I started out with about £10k of work from friends and family and I went on to buy a £40k block of fairly poor quality work from an unqualified accountant who was retiring. I worked on this and networked as much as I could and I now have over £200K of good quality work with a couple of staff. I never stop looking or asking for new work and it now has a momentum all of its own.

 

I am also working part time

Phillip12 | | Permalink

I am also working part time in a CA firm and trying to develop a business.

I have used Linkedin to track down old work colleagues, business associates, people I went to school with and all sorts of other people and let them know I am now looking for business.  I have done this in the last 12 months and have picked up some business.
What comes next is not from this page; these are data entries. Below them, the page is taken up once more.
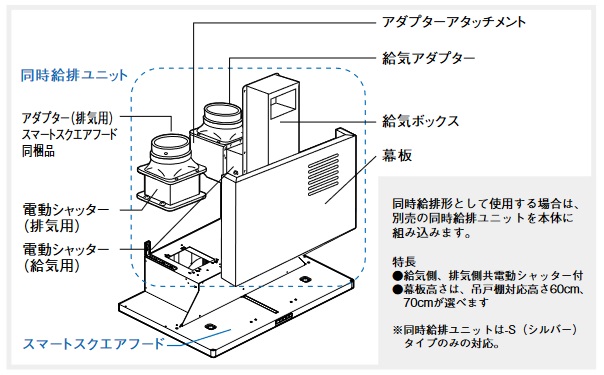 アダプターアタッチメント

給気アダプター

同時給排ユニット

アダプター(排気用)
スマートスクエアフード
同梱品

給気ボックス

幕板

電動シャッター
(排気用)

電動シャッター
(給気用)

スマートスクエアフード

同時給排形として使用する場合は、別売の同時給排ユニットを本体に組み込みます。

特長
●給気側、排気側共電動シャッター付
●幕板高さは、吊戸棚対応高さ60cm、70cmが選べます

※同時給排ユニットは-S（シルバー）タイプのみの対応。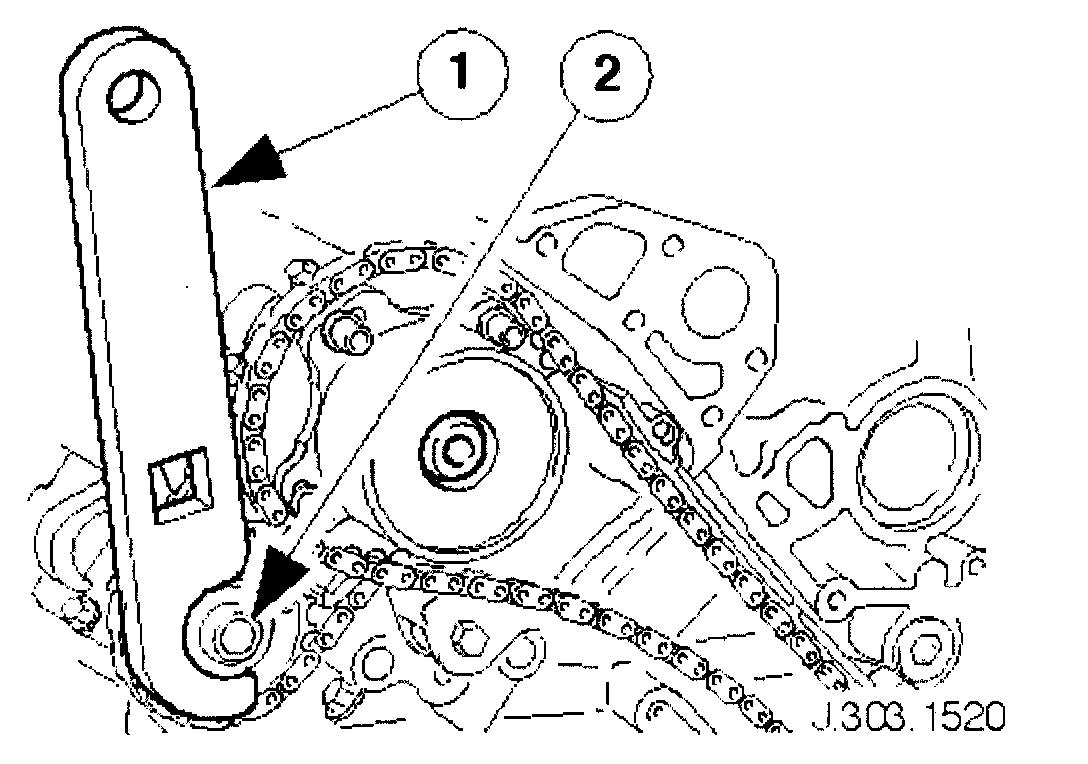 1
2
J.303.1520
Like yourself I had specialist industry knowledge, in the Aged care/retirement village Industry in my case.  I haven't been able to get anywhere with this so far.  Operators in this industry tend to gravitate towards accounting firms like Deloitte and PWC rather than an accountant working from home.  However it does give me the confidence to know that I can walk into a commercial enterprise and not be intimidated by the owners.  (When I first started out in CA work many years ago I would think I know theory but not the reality of what it is like to be in a business).

I have got fees up to about 13K pa but have been a bit stuck.  I keep getting small tax jobs but need a couple of much bigger jobs to build momentum.  These will not come from luck so over the next couple of months I will need to give some thought to my marketing strategy if I am really to make a go of this.  By this I mean working out who I am going to front up to and sell myself to, face to face rather than indirect marketing.

I used to have a job working

ChartStart | | Permalink

I used to have a job working for a big company like yourself, we had 10,000 employees, operations all over Europe and a final salary pension scheme. In many ways life was good.  I had a nice salary, the mortgage was paid off, regular bonuses, and  if I wanted a sneaky day off, I could take it.

But still…..there was so much nonsense that I had to put up with.

     Since I started my own business I have never once felt like this.  I have returned from the living dead.  I have gradually built a great team of people.  I help clients who appreciate what I do.  I love thinking about how I can develop and grow my own business.  On a Sunday evening I’m excited about the things I’m going to get done in the week ahead.

     Don’t get me wrong, i didn’t take the leap on my own, I was a franchisee for 3 ½ (long!) years, I’ve served my time and I’ve paid a very full price.